-- PROVIDED TEXT follows --

P.J. O’Rourke and I were not friends other than online, but I was going back over my emails when it dawned on me that P.J. O’Rourke is the Father of Degage.
Exhibit A
Exhibit B
Exhibit C
I am loving Bruce Boyer’s work on music, and the playlists are doing well. I did see a few comments about jazz in general, including one about there being legit arguments for jazz not qualifying as good music. A few notes. That was not on purpose.
As always, first we have to differentiate between what we don’t like and what isn’t good. My daughter doesn’t like sushi. Or James Taylor. Both are good. And legit. Liking something has nothing to do with whether or not it is good. In order to understand if it is good, let’s apply some criteria. First, is there musicianship involved? Yes, whales of it. Jazz guitar, for example, is perhaps the hardest genre to master (John Mayer has though). Some argue that jazz requires even more musicianship, because you kinda can’t rehearse it. There is too much improvisation. With enough repetition you can teach almost anyone to play a song on almost anything (I’ve done it). It’s memorization. Improvisation requires a greater technical capacity. Then there is the deep end of the pool. Does jazz integrate rhythm, harmony, melody, texture/timbre? Again, perhaps more because it is on the fly, a great deal of it. Second, does it create a response? Do you feel different, after having heard it? Did it get you from A to B? There are deeper weeds here too, but I think it is safe to say at minimum that jazz moves many.

-- PROVIDED TEXT concluded --
-- GIVEN MATERIAL follows --

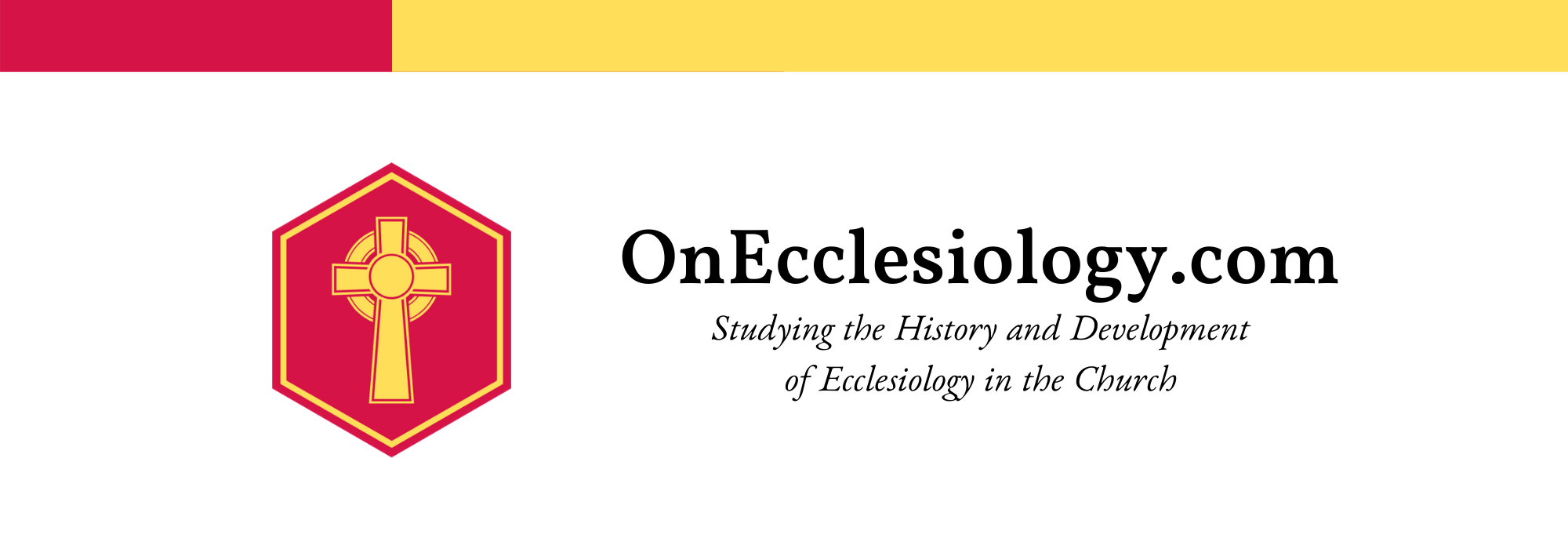 OnEcclesiology.com

Studying the History and Development of Ecclesiology in the Church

-- GIVEN MATERIAL concluded --

- _TASKS_
• 1. Do the following statements agree with the post on P.J. O'Rourke and jazz? Answer yes or no for each, and quote the words of the post that decide it.
(a) The writer and P.J. O'Rourke were friends only online.
(b) The post calls jazz guitar perhaps the easiest genre to master.
(c) The post holds that liking something settles whether it is good.
• 2. Can you write out the stretch of the post on P.J. O'Rourke and jazz from "P.J. O’Rourke and" through "not on purpose."?

- _SOLVED PROBLEMS_
• 1.
(a) Yes: "P.J. O’Rourke and I were not friends other than online"
(b) No: "Jazz guitar, for example, is perhaps the hardest genre to master"
(c) No: "Liking something has nothing to do with whether or not it is good."

• 2.
P.J. O’Rourke and I were not friends other than online, but I was going back over my emails when it dawned on me that P.J. O’Rourke is the Father of Degage.
Exhibit A
Exhibit B
Exhibit C
I am loving Bruce Boyer’s work on music, and the playlists are doing well. I did see a few comments about jazz in general, including one about there being legit arguments for jazz not qualifying as good music. A few notes. That was not on purpose.